■ **Instruções**
**1)** Copie do texto sobre Teresa de Lisieux a parte que começa em "A partir do livro, surge" e segue até "e somente Jesus.".
**2)** Prossiga com o texto sobre Teresa de Lisieux a partir do ponto em que ele termina.

■ **Trecho fornecido**
A devoção popular se lembra dela como a "pequena santa"¸ a santa menina, identificada com "a infância espiritual" do Evangelho de Mateus: "Se vocês não se tornarem como crianças, não entrarão no reino dos céus". Porém, ela, Thérèse Françoise Marie Martin, mais conhecida como Teresa do Menino Jesus, que morreu no Carmelo de Lisieux com apenas 24 anos em setembro de 1897 e foi canonizada por Pio XI em 1925, nos seus escritos originais, nunca usou a expressão "infância espiritual" e, embora citando quase mil vezes os textos da Sagrada Escritura, nunca citou esse texto de São Mateus.

A reportagem é de Andrea Tornielli, publicada no sítio Vatican Insider, 09-11-2012. A tradução é de Moisés Sbardelotto.

O livro Teresa di Lisieux, il fascino della santità. I segreti di una “dottrina” ritrovata (Ed. Lindau, 616 páginas, nas livrarias italianas a partir do 15 de novembro) é uma contribuição à clareza histórica, mas sobretudo à redescoberta da autêntica Teresa. Escrito por Gianni Gennari, profundo conhecedor da santa francesa, o livro também traz o texto traduzido direta e escrupulosamente dos originais dos Manuscritos, que passaram à história com o nome que lhes foi dado pelas Irmãs de Teresa, História de uma alma.

A partir do livro, surge de modo claro o fato de que a doutrina da "infância espiritual" era desde sempre a da família Martin, dos pais e, principalmente, das irmãs de Teresa, que foram discípulas e filhas espirituais do padre jesuíta Almire Pichon, que, no entanto, nunca foi diretor espiritual nem confessor de Teresa. As suas irmãs viam-na como a perfeita realização da espiritualidade que lhes foi apresentada pelo douto jesuíta, mas Teresa havia escrito várias vezes, explicitamente, que o seu "Diretor" era Jesus, e somente Jesus.

■ **Dados registrados**
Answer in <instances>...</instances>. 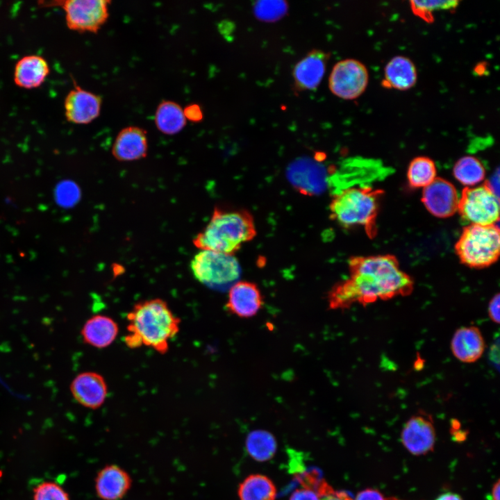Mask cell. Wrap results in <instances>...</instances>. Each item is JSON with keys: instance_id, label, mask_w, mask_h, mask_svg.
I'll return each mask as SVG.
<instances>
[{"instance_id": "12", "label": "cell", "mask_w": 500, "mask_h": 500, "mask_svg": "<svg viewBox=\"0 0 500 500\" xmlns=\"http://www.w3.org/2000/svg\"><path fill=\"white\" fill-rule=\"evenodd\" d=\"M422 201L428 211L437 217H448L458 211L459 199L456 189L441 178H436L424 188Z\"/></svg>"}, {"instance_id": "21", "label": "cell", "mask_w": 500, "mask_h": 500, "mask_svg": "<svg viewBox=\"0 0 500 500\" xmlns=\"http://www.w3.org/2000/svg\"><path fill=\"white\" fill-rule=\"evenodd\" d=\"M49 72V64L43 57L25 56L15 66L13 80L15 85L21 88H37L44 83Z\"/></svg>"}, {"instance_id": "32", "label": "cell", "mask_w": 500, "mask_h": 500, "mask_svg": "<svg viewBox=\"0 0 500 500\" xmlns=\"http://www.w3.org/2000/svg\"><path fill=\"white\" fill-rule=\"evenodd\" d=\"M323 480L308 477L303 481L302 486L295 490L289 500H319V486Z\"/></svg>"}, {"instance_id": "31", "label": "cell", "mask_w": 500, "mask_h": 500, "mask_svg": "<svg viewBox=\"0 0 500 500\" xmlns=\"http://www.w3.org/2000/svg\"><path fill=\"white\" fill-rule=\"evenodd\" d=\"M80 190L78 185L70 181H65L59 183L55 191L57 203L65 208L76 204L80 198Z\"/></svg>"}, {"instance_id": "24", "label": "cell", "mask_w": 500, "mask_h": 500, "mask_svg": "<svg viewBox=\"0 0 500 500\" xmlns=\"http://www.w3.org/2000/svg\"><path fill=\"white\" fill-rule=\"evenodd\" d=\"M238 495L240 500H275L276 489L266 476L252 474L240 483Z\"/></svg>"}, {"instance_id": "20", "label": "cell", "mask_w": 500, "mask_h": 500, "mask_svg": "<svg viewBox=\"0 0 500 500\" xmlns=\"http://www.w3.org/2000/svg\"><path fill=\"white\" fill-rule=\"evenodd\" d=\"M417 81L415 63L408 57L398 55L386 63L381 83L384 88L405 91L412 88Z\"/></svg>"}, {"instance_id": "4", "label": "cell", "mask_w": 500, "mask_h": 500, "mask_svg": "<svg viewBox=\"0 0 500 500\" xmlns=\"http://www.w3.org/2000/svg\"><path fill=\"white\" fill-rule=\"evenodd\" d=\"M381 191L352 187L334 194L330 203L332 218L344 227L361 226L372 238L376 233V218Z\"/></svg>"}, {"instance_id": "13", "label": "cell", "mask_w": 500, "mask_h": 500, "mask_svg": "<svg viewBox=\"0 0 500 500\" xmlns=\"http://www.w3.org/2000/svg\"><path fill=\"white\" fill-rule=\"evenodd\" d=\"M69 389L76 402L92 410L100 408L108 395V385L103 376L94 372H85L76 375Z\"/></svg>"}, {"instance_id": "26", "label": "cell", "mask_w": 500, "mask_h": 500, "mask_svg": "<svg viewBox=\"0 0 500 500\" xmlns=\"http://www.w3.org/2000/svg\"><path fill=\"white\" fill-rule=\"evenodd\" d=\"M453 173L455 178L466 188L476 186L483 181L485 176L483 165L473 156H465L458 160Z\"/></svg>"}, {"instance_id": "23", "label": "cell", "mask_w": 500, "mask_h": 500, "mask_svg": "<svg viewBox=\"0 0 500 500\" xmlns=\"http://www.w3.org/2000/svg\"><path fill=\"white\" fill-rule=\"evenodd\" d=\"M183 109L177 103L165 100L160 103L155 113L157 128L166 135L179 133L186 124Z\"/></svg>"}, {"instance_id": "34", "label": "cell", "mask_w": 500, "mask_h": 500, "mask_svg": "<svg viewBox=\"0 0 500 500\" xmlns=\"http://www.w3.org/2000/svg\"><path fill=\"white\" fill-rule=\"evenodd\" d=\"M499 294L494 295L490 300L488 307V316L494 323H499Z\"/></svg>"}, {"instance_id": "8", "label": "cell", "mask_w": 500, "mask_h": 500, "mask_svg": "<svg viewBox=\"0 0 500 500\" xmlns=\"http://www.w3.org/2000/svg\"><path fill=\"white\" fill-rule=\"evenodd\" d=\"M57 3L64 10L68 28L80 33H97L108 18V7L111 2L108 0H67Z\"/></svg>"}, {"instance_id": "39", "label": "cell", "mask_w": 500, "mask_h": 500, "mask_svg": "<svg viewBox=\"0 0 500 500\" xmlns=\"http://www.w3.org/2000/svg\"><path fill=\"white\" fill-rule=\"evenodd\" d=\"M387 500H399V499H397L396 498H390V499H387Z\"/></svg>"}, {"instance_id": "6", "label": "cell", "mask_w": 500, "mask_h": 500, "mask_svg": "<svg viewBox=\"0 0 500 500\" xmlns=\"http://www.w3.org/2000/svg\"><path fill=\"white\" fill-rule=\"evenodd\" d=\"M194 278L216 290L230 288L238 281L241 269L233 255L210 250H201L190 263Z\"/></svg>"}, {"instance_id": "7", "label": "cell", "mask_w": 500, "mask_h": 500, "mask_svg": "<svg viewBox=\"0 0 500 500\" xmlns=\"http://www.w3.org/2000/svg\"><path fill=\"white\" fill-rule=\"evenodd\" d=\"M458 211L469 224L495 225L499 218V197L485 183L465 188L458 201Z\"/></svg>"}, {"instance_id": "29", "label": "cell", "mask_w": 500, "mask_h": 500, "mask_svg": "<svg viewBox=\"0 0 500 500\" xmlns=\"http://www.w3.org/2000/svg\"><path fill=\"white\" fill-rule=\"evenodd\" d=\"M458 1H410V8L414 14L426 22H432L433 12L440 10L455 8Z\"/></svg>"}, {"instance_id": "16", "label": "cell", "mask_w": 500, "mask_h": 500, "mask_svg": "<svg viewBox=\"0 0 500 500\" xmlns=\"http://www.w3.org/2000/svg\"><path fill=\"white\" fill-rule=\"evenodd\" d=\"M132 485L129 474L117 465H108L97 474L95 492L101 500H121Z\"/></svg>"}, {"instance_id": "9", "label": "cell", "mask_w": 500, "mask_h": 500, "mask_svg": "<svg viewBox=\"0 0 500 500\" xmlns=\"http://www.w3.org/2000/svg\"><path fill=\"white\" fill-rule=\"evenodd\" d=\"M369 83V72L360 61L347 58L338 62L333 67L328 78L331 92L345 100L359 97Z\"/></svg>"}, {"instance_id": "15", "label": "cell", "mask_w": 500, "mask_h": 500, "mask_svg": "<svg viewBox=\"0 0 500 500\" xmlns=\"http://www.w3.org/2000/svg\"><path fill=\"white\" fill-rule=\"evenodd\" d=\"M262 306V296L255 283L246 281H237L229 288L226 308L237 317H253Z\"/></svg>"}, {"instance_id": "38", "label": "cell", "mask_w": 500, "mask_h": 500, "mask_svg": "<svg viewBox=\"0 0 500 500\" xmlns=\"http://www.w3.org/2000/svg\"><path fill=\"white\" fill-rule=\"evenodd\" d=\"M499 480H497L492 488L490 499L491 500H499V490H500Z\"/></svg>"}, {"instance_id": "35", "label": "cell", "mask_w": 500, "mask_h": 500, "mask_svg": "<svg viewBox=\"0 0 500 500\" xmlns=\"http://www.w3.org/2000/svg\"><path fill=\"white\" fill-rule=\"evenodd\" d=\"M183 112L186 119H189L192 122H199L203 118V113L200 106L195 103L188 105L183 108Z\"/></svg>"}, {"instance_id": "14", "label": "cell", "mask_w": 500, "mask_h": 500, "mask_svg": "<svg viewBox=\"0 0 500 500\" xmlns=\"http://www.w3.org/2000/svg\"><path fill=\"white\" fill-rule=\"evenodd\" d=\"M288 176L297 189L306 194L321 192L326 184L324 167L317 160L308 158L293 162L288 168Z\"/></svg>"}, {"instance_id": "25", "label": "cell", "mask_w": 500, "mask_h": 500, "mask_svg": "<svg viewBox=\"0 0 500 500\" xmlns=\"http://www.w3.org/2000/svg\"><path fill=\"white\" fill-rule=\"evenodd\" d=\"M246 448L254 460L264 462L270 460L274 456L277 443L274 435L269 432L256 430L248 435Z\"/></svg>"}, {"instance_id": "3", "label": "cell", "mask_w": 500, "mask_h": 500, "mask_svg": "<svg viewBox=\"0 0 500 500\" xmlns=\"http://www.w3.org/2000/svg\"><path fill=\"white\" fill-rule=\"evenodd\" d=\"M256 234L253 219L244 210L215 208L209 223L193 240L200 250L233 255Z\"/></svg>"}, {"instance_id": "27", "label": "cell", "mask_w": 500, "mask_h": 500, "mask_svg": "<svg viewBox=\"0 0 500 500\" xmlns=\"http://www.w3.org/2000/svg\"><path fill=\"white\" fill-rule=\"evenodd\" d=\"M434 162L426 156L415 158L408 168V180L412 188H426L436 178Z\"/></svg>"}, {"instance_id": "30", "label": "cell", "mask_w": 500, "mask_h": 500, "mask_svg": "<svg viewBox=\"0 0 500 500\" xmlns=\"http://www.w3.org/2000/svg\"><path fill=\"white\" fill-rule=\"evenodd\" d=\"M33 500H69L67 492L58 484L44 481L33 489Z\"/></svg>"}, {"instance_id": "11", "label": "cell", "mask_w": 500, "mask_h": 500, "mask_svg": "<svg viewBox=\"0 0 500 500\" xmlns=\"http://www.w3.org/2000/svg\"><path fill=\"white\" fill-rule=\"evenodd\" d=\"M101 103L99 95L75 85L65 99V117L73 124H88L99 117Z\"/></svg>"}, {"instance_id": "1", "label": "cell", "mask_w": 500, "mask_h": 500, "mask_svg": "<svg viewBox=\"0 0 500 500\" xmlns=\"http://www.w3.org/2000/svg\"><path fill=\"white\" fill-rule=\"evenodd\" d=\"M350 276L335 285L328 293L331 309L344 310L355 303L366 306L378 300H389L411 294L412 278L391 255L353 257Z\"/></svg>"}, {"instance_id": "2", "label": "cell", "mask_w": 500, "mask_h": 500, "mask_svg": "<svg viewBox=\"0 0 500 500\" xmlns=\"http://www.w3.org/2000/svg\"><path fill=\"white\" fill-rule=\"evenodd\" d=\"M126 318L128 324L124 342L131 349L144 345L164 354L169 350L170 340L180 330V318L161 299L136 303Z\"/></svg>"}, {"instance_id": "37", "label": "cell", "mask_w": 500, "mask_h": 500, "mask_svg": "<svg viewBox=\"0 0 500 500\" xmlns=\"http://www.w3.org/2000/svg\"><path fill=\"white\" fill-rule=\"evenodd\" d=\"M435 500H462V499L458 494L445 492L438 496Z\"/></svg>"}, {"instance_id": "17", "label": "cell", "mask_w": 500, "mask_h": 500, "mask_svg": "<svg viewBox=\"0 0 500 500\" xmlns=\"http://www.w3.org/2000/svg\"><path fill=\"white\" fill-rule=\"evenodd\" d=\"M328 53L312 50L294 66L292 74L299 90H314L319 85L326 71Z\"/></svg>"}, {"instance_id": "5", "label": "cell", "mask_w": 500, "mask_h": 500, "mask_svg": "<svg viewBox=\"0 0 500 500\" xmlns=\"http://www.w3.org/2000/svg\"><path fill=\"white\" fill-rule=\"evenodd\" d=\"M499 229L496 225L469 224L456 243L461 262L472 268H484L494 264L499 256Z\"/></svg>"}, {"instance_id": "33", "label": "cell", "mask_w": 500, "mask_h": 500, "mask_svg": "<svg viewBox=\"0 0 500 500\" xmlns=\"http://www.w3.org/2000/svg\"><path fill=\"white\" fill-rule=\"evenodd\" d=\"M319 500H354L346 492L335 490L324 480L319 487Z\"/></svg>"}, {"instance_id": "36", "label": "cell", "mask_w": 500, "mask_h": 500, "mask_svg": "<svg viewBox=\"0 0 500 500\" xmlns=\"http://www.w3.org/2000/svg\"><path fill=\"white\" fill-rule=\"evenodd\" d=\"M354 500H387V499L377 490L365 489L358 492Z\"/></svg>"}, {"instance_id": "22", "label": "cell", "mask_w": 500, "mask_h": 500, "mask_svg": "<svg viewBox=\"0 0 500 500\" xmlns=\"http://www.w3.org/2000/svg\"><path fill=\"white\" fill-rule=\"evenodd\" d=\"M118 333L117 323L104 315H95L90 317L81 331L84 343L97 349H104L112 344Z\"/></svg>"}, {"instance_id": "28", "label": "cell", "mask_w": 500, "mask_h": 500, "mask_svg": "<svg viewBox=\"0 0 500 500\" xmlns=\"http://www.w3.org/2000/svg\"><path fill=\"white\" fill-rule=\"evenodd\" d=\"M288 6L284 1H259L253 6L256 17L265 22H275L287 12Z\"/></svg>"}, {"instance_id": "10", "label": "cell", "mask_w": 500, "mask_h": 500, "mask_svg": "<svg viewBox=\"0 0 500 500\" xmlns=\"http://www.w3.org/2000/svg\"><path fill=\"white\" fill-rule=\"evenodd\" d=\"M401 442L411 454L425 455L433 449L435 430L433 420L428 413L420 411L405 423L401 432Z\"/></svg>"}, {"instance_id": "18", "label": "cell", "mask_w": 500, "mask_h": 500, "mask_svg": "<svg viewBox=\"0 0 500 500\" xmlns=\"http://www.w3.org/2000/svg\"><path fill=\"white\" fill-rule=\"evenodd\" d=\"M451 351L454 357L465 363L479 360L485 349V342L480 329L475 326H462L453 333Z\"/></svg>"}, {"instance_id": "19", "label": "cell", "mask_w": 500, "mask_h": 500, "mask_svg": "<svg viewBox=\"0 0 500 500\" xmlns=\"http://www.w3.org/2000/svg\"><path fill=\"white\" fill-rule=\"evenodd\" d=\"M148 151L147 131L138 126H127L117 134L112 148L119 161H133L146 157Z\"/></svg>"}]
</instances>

■ **Respostas do exercício**
**1)**
A partir do livro, surge de modo claro o fato de que a doutrina da "infância espiritual" era desde sempre a da família Martin, dos pais e, principalmente, das irmãs de Teresa, que foram discípulas e filhas espirituais do padre jesuíta Almire Pichon, que, no entanto, nunca foi diretor espiritual nem confessor de Teresa. As suas irmãs viam-na como a perfeita realização da espiritualidade que lhes foi apresentada pelo douto jesuíta, mas Teresa havia escrito várias vezes, explicitamente, que o seu "Diretor" era Jesus, e somente Jesus.

**2)**
Assim, escreve Gennari, durante 50 anos, as próprias irmãs Teresa "levaram todos, incluindo papas, a ver nela uma perfeita realização do ensinamento espiritual do seu diretor, a 'infância espiritual'". E o fizeram não só na divulgação devocional, na apresentação dos escritos de Teresa, muitas vezes mudados para esse fim, mas também nos testemunhos aos processos canônicos e na correspondência que tiveram com a Santa Sé para a preparação dos discursos de Bento XV e de Pio XI, para os quais foram usados os escritos da irmã Celina, enviados especialmente para a Santa Sé.

A esse respeito, Gennari cita uma carta de Pauline, até agora esquecida no seu significado de fundo. A irmã mais velha de Teresa, a "Pequena Mãe" e, depois, no convento, sua priora, dez dias antes que Teresa entrasse no Carmelo, lhe escreve que sim, ela certamente deverá ser "uma santa, mas uma PEQUENA santa", com maiúscula no manuscrito original. Era, e continua sendo, um pista "única, mas falsa", explica o autor, à qual todos convergiriam durante décadas, interpretando todos os textos de Teresa e também escondendo, embora de boa-fé, alguns dos mais significativos.

Gianni Gennari pôde conhecer pessoalmente o verdadeiro primeiro protagonista desse fato histórico, o padre André Combes, estudioso de espiritualidade, depois professor na Sorbonne e na Lateranense, que em 1946 se mudou para Lisieux para estudar os textos de Teresa e foi acolhido justamente pela irmã da santa, Madre Inês, como capelão do mesmo Carmelo. Em quatro anos de trabalho intenso, no entanto, ele descobriu as adulterações dos textos e pediu que fossem alteradas para restituir aos fiéis e aos estudiosos o que realmente Teresa escreveu. Mas quando propôs a publicação na íntegra dos "Manuscritos", nos quais se descobririam nada menos do que sete intervenções e correções da própria Madre Inês, em junho de 1950, por ordem de um visitador apostólico, ele seria "expulso" do Carmelo e de Lisieux.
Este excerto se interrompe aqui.